Article:
********

Debugging Berkeley UPC applications

You can use a regular C debugger and get usable debugging support. Berkeley UPC provides several mechanisms for attaching a regular C debugger to one or more of your UPC application's threads at various points during execution. While this does not provide a fully normal debugging environment (the debugger will show the C code emitted by our translator, rather than your UPC code), it can still allow you to see program stack traces and other important information. This can be very useful if you wish to submit a helpful bug report to us.

Note: if you have a main() function in your UPC code, it will have been renamed user_main() after being translated to C code, and so you will need to refer to user_main in the debugger (to set a breakpoint, etc.). This is a special case: your other function names and variables generally have the same name in the C output as in your UPC code.

How it works

Make sure to build your UPC application with 'upcc -g', to turn on debugging. You can then tell your UPC application to busy-wait at startup at one of three different entry points by passing a upcrun option or setting an environment variable. You can then attach a debugger to one or more of your UPC processes, and resume the program within the debugger. The following table describes the different startup points:

upcrun setting / environment variable Behavior To continue
upcrun -freeze[=<thread_id>]
-or-
UPC_FREEZE=<thread_id>
Setting this option will cause UPC thread thread_id to busy-wait at startup, right before user_main() is called.

All the UPC threads in your application are guaranteed to exist by this time. They will all print out their hostname and pid when the specified thread begins busy-waiting, then wait in a barrier for the specified thread to stop busy-waiting. This allows you to attach a debugger to one or more of your UPC processes before continuing.

Once you have attached a debugger to the busy-waiting thread's process (and to any of the other UPC processes you are interested in debugging), set the 'bupc_frozen' variable in the busy-waiting process to 0 within your debugger. Resume the execution of the process, and all the UPC threads in the application will leave the barrier and enter user_main().
upcrun -freeze-early[=<node_id>]
-or-
UPC_FREEZE_EARLY=<node_id>
This is similar to the option above, but it occurs earlier in the runtime startup process. It is primarily of interest if you are trying to debug the runtime's initialization process.

********

Spatial reasoning rows
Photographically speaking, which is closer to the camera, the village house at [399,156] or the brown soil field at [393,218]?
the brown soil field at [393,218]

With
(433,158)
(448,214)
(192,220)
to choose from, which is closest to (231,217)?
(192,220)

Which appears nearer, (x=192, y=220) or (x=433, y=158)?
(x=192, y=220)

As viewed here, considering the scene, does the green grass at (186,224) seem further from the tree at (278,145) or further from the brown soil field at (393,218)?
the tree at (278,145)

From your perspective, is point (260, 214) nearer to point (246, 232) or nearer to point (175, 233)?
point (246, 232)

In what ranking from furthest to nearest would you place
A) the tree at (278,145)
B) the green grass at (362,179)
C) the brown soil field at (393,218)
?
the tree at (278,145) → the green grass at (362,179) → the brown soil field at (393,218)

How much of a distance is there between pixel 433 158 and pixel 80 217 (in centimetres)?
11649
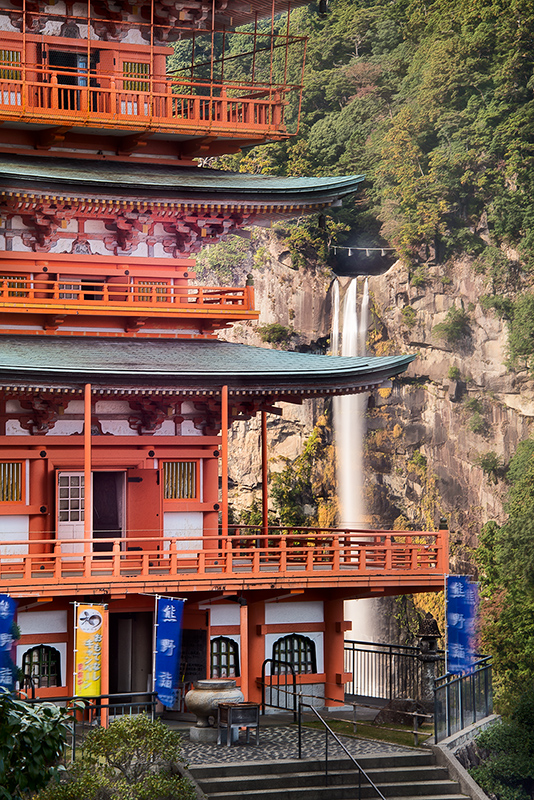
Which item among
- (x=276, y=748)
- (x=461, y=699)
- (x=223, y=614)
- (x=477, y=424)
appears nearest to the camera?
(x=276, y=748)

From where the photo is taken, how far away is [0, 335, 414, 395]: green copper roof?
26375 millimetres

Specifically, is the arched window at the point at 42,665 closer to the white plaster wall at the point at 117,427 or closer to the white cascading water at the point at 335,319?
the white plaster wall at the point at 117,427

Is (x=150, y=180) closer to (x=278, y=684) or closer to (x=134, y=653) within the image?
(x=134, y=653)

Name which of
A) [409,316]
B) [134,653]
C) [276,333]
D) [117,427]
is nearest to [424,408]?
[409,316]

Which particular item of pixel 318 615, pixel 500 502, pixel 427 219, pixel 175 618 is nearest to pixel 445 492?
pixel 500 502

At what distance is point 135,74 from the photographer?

********

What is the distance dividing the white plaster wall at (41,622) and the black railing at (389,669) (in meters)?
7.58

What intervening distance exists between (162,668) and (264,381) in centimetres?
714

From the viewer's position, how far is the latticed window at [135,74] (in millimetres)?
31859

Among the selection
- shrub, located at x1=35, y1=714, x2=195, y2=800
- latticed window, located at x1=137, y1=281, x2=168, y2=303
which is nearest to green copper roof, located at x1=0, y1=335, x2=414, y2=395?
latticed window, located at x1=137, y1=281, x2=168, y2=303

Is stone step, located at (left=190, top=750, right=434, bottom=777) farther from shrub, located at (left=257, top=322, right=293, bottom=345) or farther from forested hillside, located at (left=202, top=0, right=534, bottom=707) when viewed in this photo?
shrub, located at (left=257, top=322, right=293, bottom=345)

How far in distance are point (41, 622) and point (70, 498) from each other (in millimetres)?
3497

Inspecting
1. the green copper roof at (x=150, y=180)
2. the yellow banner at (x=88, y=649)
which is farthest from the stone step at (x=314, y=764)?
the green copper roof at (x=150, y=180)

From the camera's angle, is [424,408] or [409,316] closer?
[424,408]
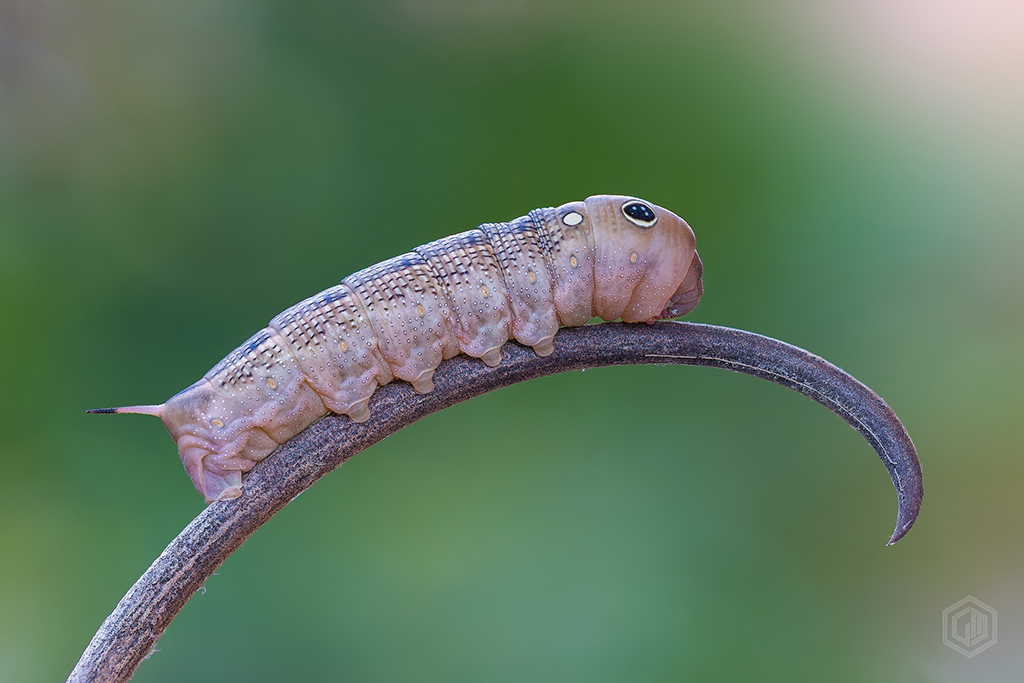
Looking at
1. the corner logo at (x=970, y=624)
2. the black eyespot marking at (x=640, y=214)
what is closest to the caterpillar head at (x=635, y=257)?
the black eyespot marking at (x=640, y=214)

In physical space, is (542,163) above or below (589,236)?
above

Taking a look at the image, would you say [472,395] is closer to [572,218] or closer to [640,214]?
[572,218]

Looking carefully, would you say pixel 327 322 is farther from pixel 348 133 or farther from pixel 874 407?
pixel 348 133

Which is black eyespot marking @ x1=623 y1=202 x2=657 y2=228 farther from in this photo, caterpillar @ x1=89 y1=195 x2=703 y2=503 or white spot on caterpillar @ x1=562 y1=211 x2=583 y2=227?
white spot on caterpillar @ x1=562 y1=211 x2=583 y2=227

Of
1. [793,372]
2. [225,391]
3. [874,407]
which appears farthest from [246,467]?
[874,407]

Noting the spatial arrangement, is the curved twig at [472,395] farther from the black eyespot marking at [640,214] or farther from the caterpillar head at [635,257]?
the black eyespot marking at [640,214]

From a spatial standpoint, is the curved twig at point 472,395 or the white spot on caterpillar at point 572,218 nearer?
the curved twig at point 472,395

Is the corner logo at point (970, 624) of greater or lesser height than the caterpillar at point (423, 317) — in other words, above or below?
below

********

Exercise task: Resume the text on debugging Berkeley UPC applications, picking up right after its last sentence. These rows were taken from a different source than the text.

Exercise result:
Since the busy-wait/barrier occurs before any pthreads are launched, the node_id value passed must indicate a node number rather than a UPC thread number (if you did not compile your program with --pthreads, the node and UPC threads numbers are the same).

Like with UPC_FREEZE, you must attach a debugger to the busy-waiting process and set 'bupc_frozen' to 0 before continuing the application.
upcrun -freeze-earlier
-or-
GASNET_FREEZE=[anything]
This option causes the application to be frozen as early as possible in the gasnet startup process. In many cases, the application may consist of a single process at this point. Any processes that do exist will print out their hostname and pid. You must attach to the initial process(es) in the application, and set 'gasnet_frozen' variable to 0 before proceeding.
upcrun -abort
-or-
UPC_ABORT=1
If this option is set, any fatal errors in the UPC runtime will cause the application to die by calling abort(), which will produce a core file (assuming your system is set up to create core files: try 'ulimit -c BigNum' if you don't see a core file). You can then run a debugger on the core file to see where the application was at the time of the error. For example,
    gdb a.out core
    backtrace
            
You cannot continue the program when this option is used. Note that since gasnet_exit() is not called, on some systems the other processes in the job may not exit automatically, so you may need to kill them manually.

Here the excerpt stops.